Making a lightweight supercar even lighter is challenging, but never more so than when the existing version already weighs only 580kg.
The weight of BAC’s 340bhp Mono R, unveiled at the Goodwood Festival of Speed in July, has been pared back by a further 25kg to a mere 555kg. The weight reduction has been achieved mainly by the addition of graphene to the resin used in the carbonfibre-reinforced plastic (CFRP) structures of the Mono R. The Mono R’s body panels are all made from carbonfibre containing graphene, a world first for a production car.
Work started with a proof of concept project, part funded by the Advanced Propulsion Centre UK via the Niche Vehicle Network (NVN), in conjunction with advanced composite specialists Haydale and Pentaxia. That was in 2016, then last year the NVN provided further funding to take the project to production readiness. By introducing exactly the right amount of graphene into the resin, the amount of carbonfibre can be reduced, in turn cutting weight and cost, increasing toughness and improving thermal properties. BAC acted as a technological test bed – and the Mono R was born.
Neill Briggs, director of product development at BAC, explains: “Graphene is a 2D molecular structure made by breaking graphite down to a single molecular layer. You can add several layers together, so you can think of it as an A4 ring binder full of sheets of paper, except you need an electron microscope to see it. Graphene comes as a powder which is then added to the resin.”

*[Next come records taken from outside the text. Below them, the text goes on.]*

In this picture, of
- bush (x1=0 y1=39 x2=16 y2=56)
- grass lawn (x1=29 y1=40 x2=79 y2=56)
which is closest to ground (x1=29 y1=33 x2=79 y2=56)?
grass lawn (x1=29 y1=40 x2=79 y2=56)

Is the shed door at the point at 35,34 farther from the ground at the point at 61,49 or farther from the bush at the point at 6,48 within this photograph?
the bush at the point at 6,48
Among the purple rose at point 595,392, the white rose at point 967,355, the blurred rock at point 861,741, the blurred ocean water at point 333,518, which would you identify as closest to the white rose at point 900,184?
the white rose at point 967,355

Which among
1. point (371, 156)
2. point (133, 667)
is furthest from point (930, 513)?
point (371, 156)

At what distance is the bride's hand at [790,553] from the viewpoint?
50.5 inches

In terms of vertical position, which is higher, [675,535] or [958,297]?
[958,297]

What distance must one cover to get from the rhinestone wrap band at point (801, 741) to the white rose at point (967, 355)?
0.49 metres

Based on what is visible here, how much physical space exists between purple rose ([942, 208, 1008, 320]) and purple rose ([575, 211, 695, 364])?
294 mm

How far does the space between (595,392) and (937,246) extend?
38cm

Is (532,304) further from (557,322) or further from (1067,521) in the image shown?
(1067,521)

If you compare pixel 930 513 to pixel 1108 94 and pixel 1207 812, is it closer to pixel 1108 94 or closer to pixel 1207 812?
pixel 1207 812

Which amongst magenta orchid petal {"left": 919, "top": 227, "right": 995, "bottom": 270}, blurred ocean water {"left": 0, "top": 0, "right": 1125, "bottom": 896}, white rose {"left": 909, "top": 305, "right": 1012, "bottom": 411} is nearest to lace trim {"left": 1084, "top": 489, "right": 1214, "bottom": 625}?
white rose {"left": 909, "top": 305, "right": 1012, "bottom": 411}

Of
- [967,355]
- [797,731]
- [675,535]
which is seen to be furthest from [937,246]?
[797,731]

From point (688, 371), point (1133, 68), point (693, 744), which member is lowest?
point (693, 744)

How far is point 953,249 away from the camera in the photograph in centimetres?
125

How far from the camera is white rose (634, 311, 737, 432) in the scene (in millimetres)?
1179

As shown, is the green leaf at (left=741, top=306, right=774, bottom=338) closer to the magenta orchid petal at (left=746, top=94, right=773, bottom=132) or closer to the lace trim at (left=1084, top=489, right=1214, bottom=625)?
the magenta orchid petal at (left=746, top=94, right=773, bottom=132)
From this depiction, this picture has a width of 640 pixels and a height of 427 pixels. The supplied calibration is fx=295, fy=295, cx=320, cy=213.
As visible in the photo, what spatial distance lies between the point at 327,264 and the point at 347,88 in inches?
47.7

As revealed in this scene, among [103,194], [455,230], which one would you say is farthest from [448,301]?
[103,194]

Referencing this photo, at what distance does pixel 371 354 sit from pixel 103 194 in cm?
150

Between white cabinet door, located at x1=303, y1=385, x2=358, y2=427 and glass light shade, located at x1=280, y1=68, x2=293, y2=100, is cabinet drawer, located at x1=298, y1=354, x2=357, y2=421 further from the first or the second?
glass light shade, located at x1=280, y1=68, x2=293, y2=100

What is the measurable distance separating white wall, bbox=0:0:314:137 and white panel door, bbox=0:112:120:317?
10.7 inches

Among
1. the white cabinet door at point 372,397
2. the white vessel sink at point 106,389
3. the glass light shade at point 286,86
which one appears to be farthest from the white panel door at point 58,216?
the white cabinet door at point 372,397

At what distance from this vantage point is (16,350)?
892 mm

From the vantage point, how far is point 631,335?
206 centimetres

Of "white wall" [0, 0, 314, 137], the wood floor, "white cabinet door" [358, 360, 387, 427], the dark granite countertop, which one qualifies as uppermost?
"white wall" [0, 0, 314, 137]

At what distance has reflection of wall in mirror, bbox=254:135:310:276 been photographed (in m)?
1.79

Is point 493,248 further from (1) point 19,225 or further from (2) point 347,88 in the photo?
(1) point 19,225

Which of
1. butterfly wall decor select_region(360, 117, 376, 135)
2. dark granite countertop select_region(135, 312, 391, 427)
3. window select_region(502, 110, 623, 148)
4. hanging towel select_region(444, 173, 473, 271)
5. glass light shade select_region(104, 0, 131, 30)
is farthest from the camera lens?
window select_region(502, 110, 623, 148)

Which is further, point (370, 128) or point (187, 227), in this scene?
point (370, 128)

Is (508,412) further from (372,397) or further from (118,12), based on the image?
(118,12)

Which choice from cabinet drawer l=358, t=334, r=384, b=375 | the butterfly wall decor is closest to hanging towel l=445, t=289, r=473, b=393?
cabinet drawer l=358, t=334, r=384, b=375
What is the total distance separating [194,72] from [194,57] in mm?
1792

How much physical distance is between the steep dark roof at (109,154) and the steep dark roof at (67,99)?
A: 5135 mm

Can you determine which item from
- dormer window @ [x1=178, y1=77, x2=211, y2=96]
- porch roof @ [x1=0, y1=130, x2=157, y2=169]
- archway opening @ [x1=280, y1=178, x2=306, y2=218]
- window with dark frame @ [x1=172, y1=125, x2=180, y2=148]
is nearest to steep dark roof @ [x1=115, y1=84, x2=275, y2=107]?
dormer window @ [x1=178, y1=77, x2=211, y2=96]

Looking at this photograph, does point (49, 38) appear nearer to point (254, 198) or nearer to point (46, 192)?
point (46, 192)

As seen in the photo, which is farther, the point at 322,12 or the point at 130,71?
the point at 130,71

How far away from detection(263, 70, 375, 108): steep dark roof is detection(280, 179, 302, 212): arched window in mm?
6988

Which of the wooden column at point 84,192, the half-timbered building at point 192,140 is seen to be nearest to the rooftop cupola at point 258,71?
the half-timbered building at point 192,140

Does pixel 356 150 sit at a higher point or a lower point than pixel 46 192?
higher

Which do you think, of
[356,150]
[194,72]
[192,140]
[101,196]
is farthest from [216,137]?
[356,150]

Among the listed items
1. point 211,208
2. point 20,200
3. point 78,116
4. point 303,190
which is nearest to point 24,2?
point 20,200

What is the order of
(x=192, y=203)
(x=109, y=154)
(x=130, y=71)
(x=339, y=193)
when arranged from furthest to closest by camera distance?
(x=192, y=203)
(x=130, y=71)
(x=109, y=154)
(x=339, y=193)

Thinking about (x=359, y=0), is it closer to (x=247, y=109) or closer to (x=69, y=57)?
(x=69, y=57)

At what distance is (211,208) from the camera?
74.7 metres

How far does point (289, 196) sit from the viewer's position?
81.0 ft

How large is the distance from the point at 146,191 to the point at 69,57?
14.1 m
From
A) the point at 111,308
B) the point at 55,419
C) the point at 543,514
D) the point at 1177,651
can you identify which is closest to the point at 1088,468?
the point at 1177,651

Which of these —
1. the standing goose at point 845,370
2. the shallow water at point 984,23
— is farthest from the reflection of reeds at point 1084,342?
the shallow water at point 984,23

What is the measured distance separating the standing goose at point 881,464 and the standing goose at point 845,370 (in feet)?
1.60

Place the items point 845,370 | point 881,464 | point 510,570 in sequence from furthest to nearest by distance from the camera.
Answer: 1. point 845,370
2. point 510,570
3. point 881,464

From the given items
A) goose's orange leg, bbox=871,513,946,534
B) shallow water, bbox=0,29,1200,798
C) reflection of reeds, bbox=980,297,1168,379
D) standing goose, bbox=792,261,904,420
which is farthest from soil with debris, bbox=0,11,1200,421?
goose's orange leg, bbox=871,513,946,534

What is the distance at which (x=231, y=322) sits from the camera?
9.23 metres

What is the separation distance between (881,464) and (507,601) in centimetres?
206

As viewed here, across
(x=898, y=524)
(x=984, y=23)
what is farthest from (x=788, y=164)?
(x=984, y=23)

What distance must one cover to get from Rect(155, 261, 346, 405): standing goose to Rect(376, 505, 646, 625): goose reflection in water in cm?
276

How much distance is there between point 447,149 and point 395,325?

BAC uses ‘pre-preg’ carbonfibre, which consists of carbonfibre cloth impregnated with resin and supplied in rolls, much like clothes fabric. Components are made by cutting the pre-preg into the required patterns, laying it up in a mould and curing in an autoclave. “It’s almost impossible to tell that the graphene is in there in terms of how the material is handled,” says Briggs. “The tactile nature of the pre-preg containing graphene makes it easier to manipulate into the mould because of its additional stickiness.”